Segment Start: Raw data

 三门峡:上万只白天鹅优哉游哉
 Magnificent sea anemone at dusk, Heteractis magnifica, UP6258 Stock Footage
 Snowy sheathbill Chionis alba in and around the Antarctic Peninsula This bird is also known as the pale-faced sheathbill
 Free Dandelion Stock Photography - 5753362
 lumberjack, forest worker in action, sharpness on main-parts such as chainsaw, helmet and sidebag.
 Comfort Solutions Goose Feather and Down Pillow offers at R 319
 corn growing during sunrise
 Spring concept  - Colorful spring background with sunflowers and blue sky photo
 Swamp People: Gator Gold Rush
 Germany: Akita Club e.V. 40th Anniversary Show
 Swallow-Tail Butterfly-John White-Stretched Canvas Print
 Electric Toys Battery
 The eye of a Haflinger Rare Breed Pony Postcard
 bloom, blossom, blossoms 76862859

Segment End: Raw data

Task brief -
Return all lines from the data that include the string "Stock".

Expected output -
 Magnificent sea anemone at dusk, Heteractis magnifica, UP6258 Stock Footage
 Free Dandelion Stock Photography - 5753362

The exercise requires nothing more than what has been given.